Whenever the word "family" turns up in a line below, that line should be copied.

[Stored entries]
• • • • • • •
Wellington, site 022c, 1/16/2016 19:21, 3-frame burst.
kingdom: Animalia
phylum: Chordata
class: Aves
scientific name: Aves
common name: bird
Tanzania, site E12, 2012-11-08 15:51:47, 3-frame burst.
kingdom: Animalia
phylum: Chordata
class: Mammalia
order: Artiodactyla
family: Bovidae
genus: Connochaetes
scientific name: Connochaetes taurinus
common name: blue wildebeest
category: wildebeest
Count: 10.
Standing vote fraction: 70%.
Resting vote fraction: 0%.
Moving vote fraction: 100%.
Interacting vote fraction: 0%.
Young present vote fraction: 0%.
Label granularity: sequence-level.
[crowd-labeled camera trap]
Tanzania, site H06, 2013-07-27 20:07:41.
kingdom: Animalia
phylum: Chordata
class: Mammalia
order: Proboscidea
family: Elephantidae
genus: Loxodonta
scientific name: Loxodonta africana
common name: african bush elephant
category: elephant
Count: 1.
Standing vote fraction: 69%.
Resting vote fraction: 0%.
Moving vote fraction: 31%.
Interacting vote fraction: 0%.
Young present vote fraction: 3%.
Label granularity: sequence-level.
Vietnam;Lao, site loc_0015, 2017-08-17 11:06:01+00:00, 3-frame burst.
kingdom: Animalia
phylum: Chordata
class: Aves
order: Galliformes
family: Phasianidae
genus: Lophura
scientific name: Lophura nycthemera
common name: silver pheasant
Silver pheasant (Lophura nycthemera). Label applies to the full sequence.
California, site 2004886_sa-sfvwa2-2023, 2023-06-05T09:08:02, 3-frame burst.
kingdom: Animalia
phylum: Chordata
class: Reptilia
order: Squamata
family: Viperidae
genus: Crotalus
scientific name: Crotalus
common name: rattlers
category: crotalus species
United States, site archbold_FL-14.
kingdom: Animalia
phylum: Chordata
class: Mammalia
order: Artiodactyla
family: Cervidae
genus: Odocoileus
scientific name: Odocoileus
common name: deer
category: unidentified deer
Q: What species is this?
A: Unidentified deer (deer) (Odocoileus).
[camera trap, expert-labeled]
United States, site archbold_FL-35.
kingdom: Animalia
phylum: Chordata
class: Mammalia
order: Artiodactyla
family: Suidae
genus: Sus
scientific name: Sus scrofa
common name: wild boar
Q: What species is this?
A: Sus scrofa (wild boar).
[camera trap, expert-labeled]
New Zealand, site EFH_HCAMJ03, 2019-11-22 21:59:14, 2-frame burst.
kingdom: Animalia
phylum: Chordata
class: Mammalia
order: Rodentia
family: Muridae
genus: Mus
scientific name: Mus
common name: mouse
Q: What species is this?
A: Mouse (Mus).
• • • • • • •
REPLY:
family: Bovidae
family: Elephantidae
family: Phasianidae
family: Viperidae
family: Cervidae
family: Suidae
family: Muridae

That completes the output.